The Seahawks still have taken enough steps forward in 2010 that one backward — no matter how giant — still leaves them in prime position to turn that corner for good.
Just when you thought the Seahawks had turned the corner, they slinked back around the bend.
Fortunately, though, they’ve taken enough steps forward in 2010 that one backward — no matter how giant — still leaves them in prime position to turn that corner for good.
Seven games into the 2010 season, and the journey has already featured enough peaks and valleys to fill a mountain range. Now the challenge is to make sure that what happened on Sunday in Oakland — a 33-3 all-around drubbing at the hands of the Raiders — is merely an anomaly instead of normalcy.
“We’ve got to fight so hard so this never happens again,” Coach Pete Carroll told his players in a very subdued postgame locker room. “We’ve got to come in on Monday and get to work and start a new streak.
“We don’t have to accept this one bit.”
That’s the same phrase he uttered after a similar beatdown in Denver earlier this season. That game was followed by wins in three of the Seahawks’ next four games, so something must’ve clicked. Carroll’s hoping it clicks again after the latest setback.
“We got nothing done today,” Carroll said after the game. “It’s a day to forget, but it’s a day to learn from and grow from.”

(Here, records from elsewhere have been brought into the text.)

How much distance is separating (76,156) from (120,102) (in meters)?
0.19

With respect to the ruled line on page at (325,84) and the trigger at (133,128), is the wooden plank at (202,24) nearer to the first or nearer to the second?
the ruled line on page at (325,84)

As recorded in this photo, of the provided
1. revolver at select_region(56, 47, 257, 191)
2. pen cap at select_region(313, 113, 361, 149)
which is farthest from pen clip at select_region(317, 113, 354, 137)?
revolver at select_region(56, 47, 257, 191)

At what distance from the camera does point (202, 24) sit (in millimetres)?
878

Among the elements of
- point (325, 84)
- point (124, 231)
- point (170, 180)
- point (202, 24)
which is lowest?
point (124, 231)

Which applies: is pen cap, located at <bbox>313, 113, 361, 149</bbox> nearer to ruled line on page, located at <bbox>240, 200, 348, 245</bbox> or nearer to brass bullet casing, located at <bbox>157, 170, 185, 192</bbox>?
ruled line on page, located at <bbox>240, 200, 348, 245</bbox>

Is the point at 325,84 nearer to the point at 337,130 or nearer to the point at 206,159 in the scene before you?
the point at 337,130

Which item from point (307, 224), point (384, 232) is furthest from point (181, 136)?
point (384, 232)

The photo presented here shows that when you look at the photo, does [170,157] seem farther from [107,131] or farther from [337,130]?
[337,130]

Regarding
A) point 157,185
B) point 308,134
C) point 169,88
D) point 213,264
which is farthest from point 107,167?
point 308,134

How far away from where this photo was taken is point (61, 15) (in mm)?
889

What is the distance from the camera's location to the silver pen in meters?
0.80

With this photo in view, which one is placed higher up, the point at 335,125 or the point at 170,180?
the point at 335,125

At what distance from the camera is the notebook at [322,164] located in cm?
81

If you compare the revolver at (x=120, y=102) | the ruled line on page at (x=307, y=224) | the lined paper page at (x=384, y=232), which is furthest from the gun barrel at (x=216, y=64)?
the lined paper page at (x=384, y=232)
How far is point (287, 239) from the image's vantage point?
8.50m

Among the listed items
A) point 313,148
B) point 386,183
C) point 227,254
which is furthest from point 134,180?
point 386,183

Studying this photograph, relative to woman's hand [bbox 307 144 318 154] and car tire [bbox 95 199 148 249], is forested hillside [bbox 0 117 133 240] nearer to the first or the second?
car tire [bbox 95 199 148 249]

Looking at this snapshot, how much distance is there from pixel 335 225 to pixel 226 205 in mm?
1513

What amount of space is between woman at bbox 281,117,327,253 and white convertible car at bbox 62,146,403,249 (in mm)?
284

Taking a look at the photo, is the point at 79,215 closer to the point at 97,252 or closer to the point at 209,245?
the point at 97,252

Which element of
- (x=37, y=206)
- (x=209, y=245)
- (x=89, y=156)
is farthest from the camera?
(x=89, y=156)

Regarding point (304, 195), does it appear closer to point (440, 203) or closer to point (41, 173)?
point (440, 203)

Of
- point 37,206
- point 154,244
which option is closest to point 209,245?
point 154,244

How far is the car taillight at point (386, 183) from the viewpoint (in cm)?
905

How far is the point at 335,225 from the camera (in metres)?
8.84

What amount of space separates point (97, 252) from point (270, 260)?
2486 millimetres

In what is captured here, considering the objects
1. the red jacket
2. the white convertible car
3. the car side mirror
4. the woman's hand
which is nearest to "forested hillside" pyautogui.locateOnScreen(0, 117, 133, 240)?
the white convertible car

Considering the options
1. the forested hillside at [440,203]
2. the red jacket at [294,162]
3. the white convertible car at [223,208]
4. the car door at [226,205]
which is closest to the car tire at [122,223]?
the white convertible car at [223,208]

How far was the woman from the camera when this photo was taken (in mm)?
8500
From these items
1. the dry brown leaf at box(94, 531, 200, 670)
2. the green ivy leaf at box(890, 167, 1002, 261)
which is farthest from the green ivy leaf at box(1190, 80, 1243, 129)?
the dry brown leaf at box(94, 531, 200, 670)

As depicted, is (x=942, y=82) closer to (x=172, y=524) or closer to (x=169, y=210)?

The Seahawks knew exactly what they wanted to accomplish going into Sunday. A win would’ve given them three straight overall and two in a row away from home, and it also would’ve signaled a turning point in the season. At 5-2, the Seahawks would be a team on the rise and a team with a stranglehold of their division.
“Our challenge is to take our game on the road,” Carroll told his players in Saturday night’s team meeting. “The last two weeks, we’ve gotten better. We’re not the same as we were two weeks ago.”
But everything that had worked so well in the past two games flat-out failed to show up on Sunday.
The running game, which had been awakened in the Chicago win, puttered in Oakland, compiling just 47 yards on the ground for an average of 2.5 yards per carry.
The defense that had shut down Arizona and pulled away three turnovers last week spent more than 36 minutes out on the field in Oakland, giving up 545 total yards and 33 points, all while not posting a takeaway.
Even the usually dependable special teams struggled, with Olindo Mare missing two field goals.
Everything that could go wrong did, and every break that could’ve gone the Seahawks’ way didn’t.
So instead of continuing to ride a hot streak, the humbled Seahawks now get back to work still waiting to turn that metaphorical corner. They know it’s there, if only because they’ve gotten so close to making that 90-degree rotation, and they can take solace in the fact that one game — Sunday’s in particular — isn’t going to define them this season or even next week.
“It’s way bigger than one battle,” Carroll said during Saturday night’s team meeting, words that applied so aptly following Sunday’s defeat. “If we join together in this thought, it’ll take us to places that are unique and special.”
The theme before, during and after the loss in Oakland focused on unity. It might not have reaped its rewards on the scoreboard on Sunday, but it will carry the Seahawks onward from this defeat.
“When we’re together, it’s so powerful,” Carroll said in the locker room just before kickoff.
After the loss, it was the same message.
Said Carroll: “This is a very tight locker room, and we’re going to stay that way.”
Together, they’ll move forward. Together, they’ll aim to turn that corner once and for all.